By explicitly warning that the job market could falter, Mr Powell has shifted the narrative. Just a year ago, the mantra was “higher for longer”. 

Now, the emphasis is on risk management, which is central bank language for easing sooner rather than later. 

The market likes it — bond yields slipped, equities found fresh support and traders are already betting on a cut within months. 

However, the implications run much deeper than the short-term bounce.

Rate cuts when inflation is running hot are the classic recipe for stagflation. The last time the US faced anything similar was in the 1970s, when growth sagged under the weight of oil shocks and inflation gnawed away at household wealth. 

Few investors remember it firsthand, but the lessons endure: traditional portfolios struggle, fixed income loses its defensive qualities and sitting on cash is a guaranteed way to see purchasing power eroded.

This is why Mr Powell’s pivot matters so much. If he and his colleagues are moving toward prioritising employment, they are signalling a tolerance for higher inflation. For households, that means the cost of living will keep pressing upward. 

For investors, it means the value of cash will keep shrinking. The phrase “cash is trash” is more than a slogan. It is the unavoidable reality when central banks ease into inflationary conditions.

Some businesses can prosper in stagflation. Companies with strong pricing power, global exposure, and hard-asset bases have the ability to protect margins even as input costs rise. Energy producers, commodity exporters and firms with fortress balance sheets tend to come through periods like this stronger. 

Yet the wider market becomes more volatile, and the gap between winners and losers widens. 

For investors, the strategy must be clear. You either own assets that can ride an inflationary tide, or you risk being left behind. 

For investors, the strategy must be clear. You either own assets that can ride an inflationary tide, or you risk being left behind

Equities with pricing power, real estate in supply-constrained markets, infrastructure, and gold all have historical records of preserving value when currencies are debased. 

Bitcoin, too, has emerged as a modern hedge. Whatever one’s view on its volatility, its fixed supply makes it an asset class increasingly seen as a counterweight to policy-driven debasement of fiat money.

The policy backdrop makes this moment more urgent. Mr Powell mentioned tariffs and their effect on prices. 

He admitted the impact is “clearly visible”. This isn’t theoretical — trade restrictions are already feeding through to consumers. 

Meanwhile, federal deficits continue to swell, injecting further demand into an economy already wrestling with inflation. The Fed knows it can’t crush inflation without crushing jobs. Mr Powell has chosen to protect employment, and that means living with higher prices for longer.

This is not cause for despair. Markets can, and typically do, generate opportunities in stagflationary environments. 

But it requires investors to be decisive. Sitting on the sidelines is not neutral — it’s negative. Every month of 0.3 per cent core inflation erodes capital. Every rate cut under elevated inflation locks in that erosion.
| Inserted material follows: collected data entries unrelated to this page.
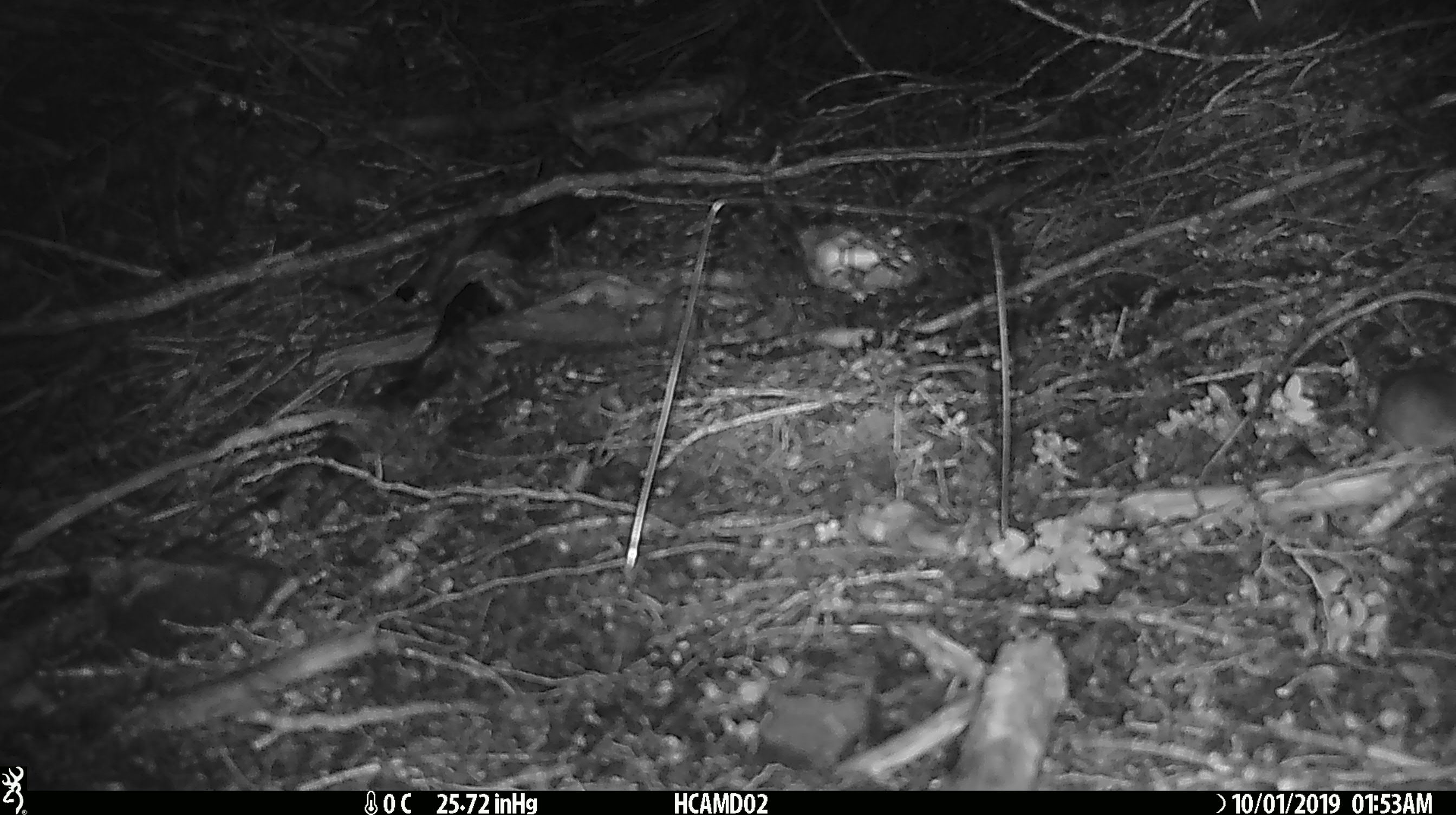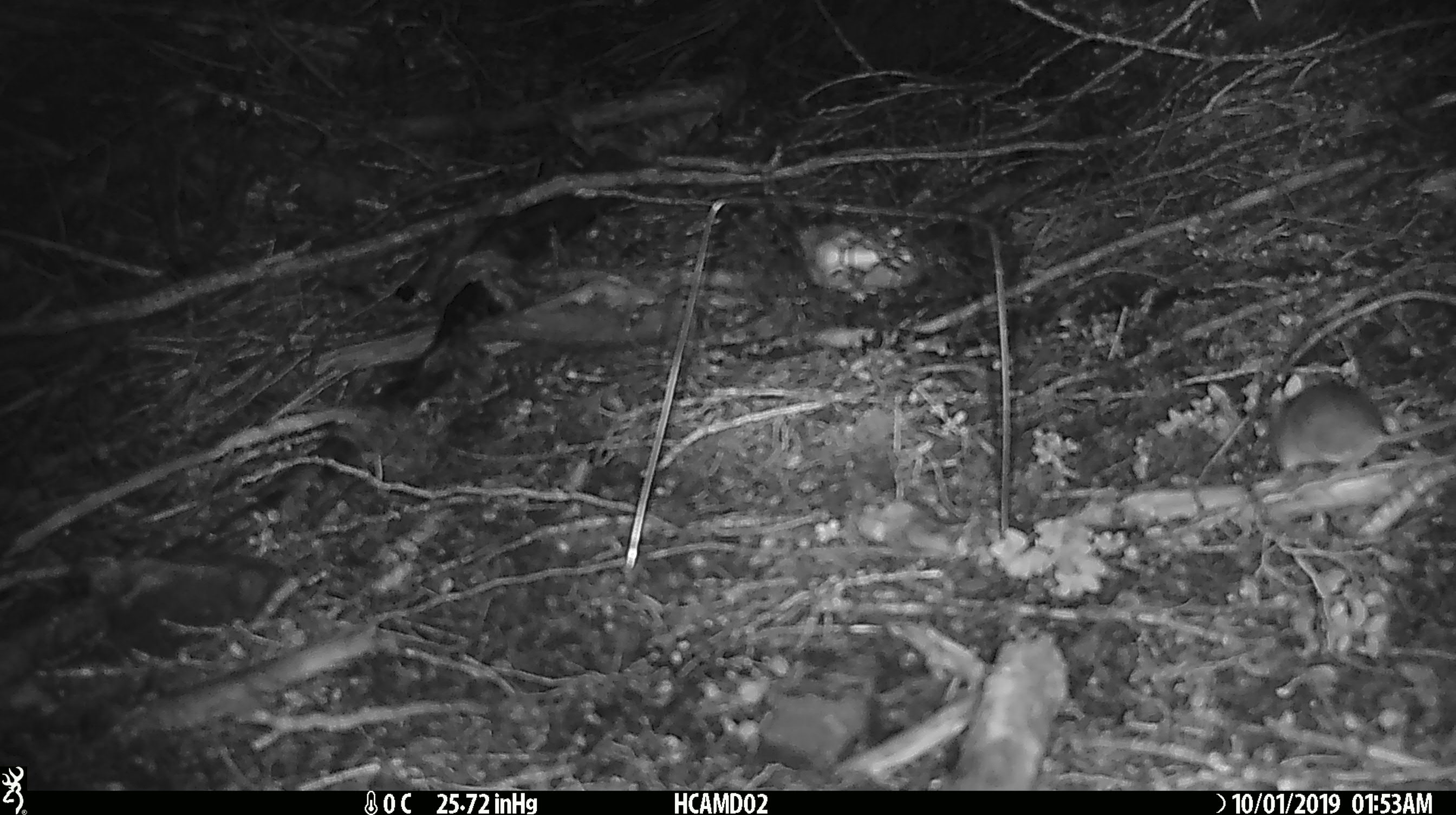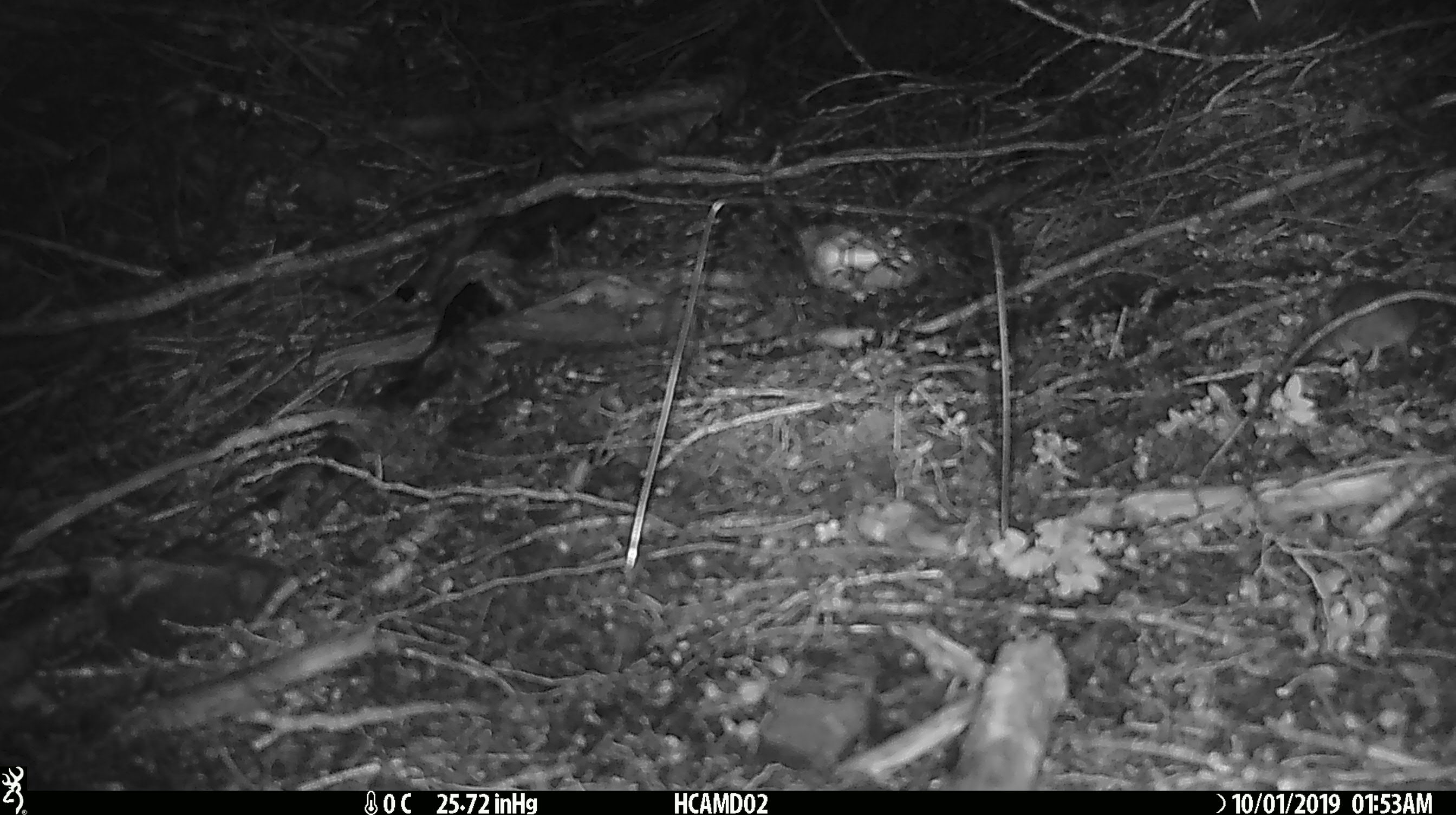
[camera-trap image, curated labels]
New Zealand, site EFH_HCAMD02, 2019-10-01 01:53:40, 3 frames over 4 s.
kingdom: Animalia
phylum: Chordata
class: Mammalia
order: Rodentia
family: Muridae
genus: Mus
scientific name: Mus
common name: mouse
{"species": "mouse (Mus)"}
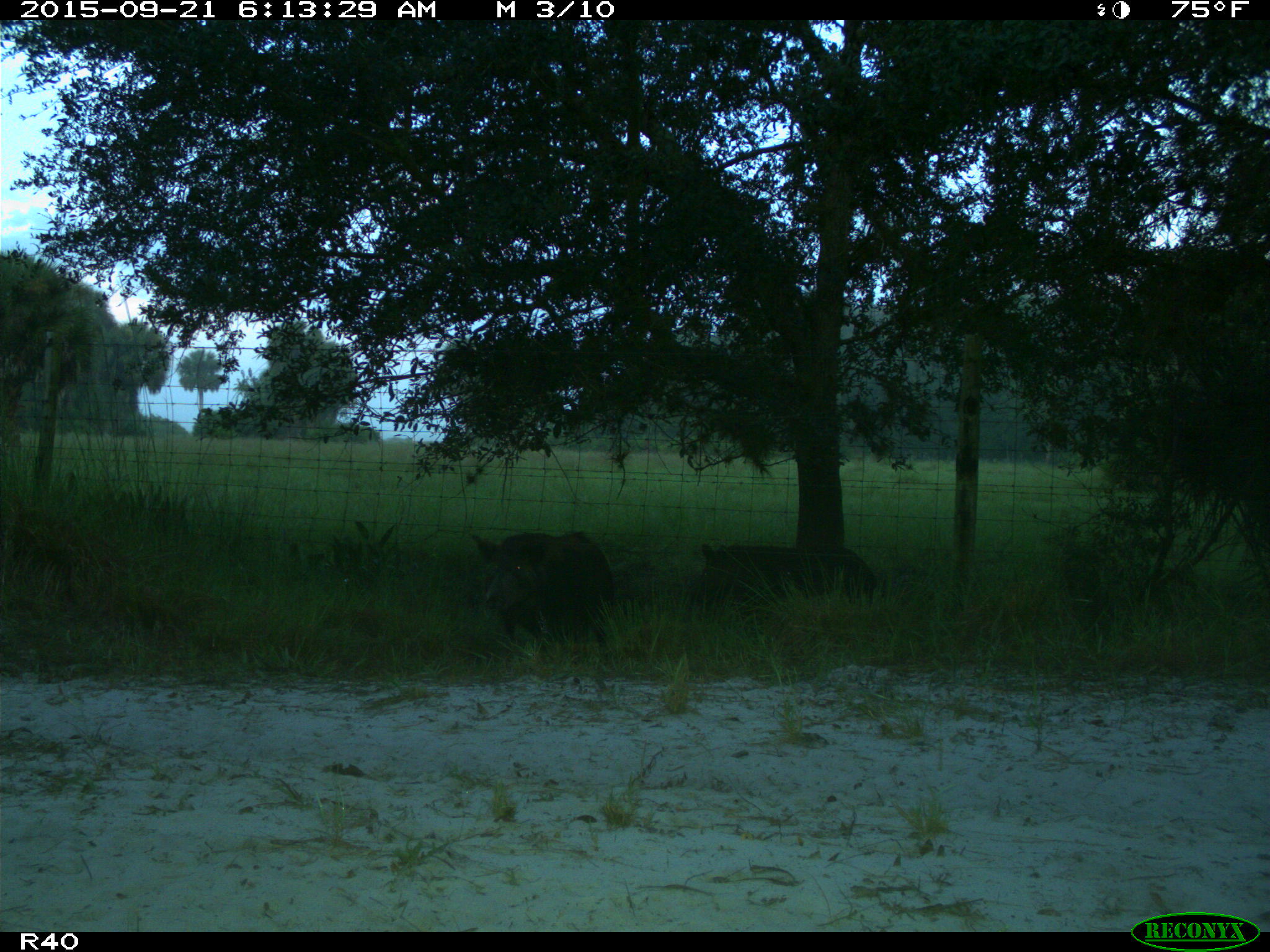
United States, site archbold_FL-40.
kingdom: Animalia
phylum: Chordata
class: Mammalia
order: Artiodactyla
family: Suidae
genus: Sus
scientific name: Sus scrofa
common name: wild boar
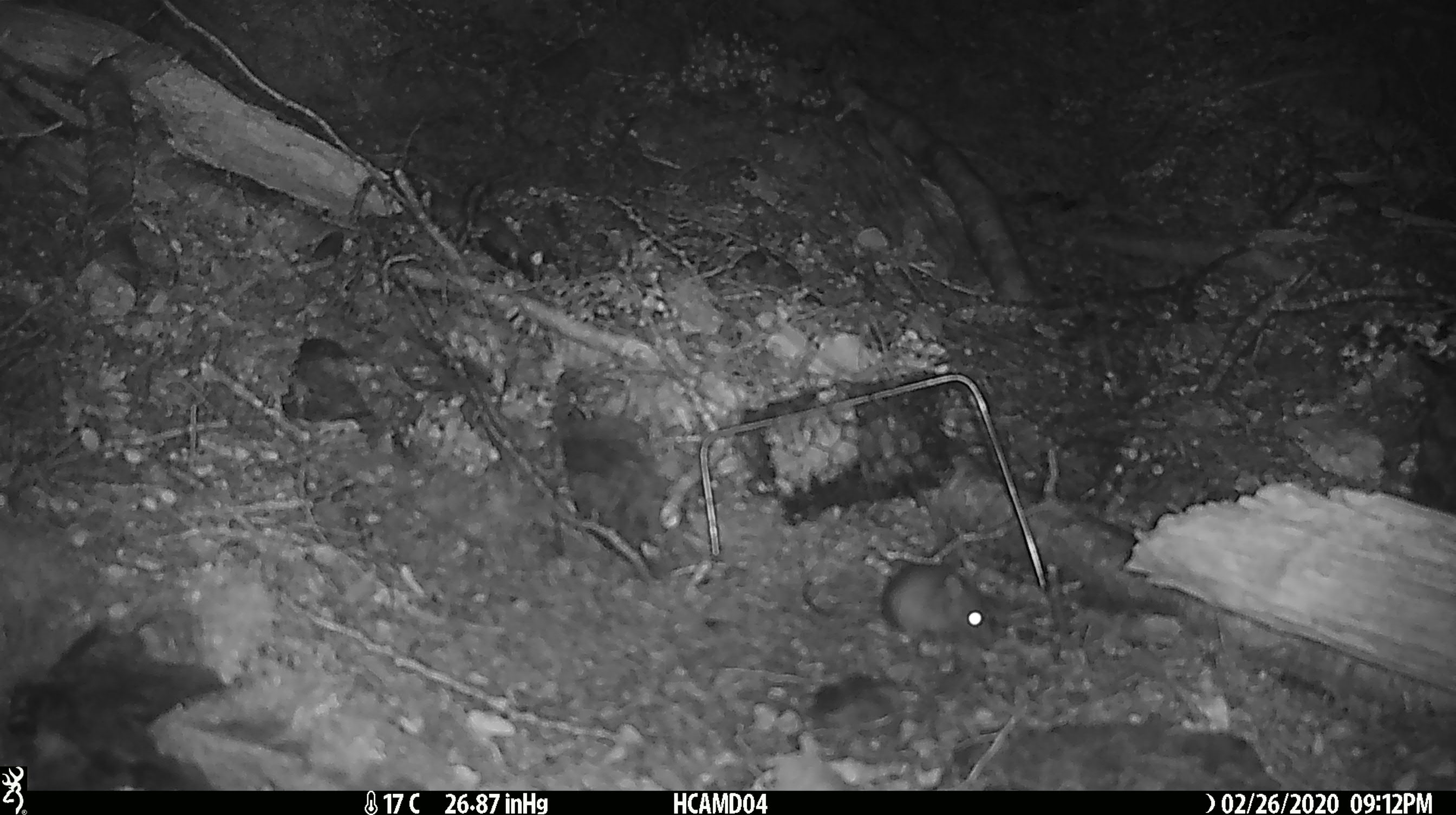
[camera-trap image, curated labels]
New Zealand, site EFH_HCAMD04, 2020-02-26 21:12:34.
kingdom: Animalia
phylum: Chordata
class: Mammalia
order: Rodentia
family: Muridae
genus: Mus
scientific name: Mus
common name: mouse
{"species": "mouse (Mus)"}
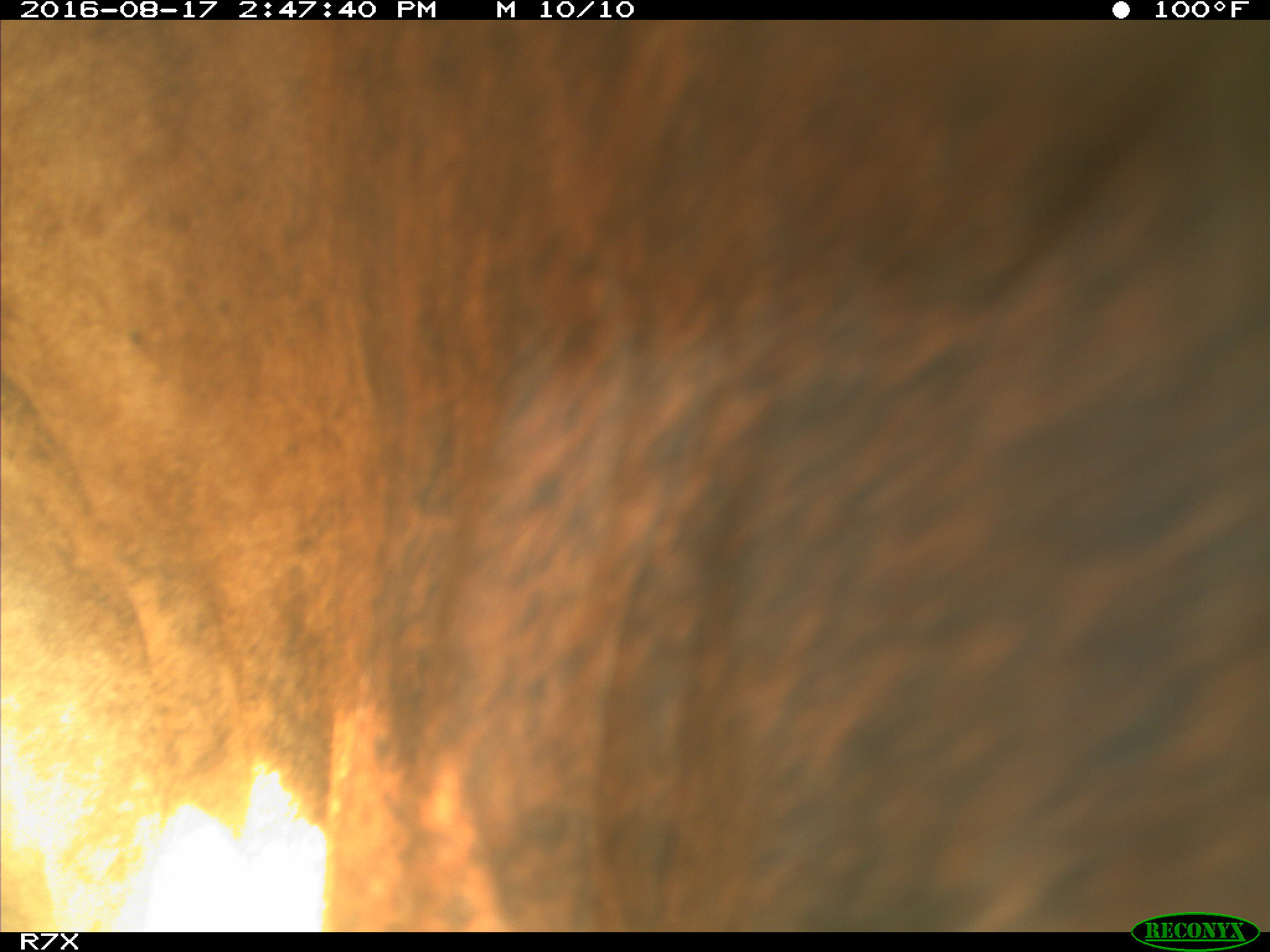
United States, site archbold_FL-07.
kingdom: Animalia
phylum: Chordata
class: Mammalia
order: Artiodactyla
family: Bovidae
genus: Bos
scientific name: Bos taurus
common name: domestic cow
The winners will be those who act before the consensus shifts. By the time headlines scream stagflation, the value will already have moved. Those with diversified portfolios anchored in real assets will not only protect wealth but may grow it as others scramble.

Mr Powell’s speech in Jackson Hole should therefore be seen not as a technical note for economists, but as a call to action for investors. The Fed is telling you what comes next. Rates are going lower, inflation is not yet beaten, and growth is at risk. This is stagflation by another name.

Investors must prepare accordingly. Own assets with intrinsic value. Prioritise exposure to sectors and instruments that can withstand inflationary erosion. Recognise that the cash sitting in accounts, however comforting it feels, is being steadily devalued.

The choice is stark. Own assets, or risk being left behind.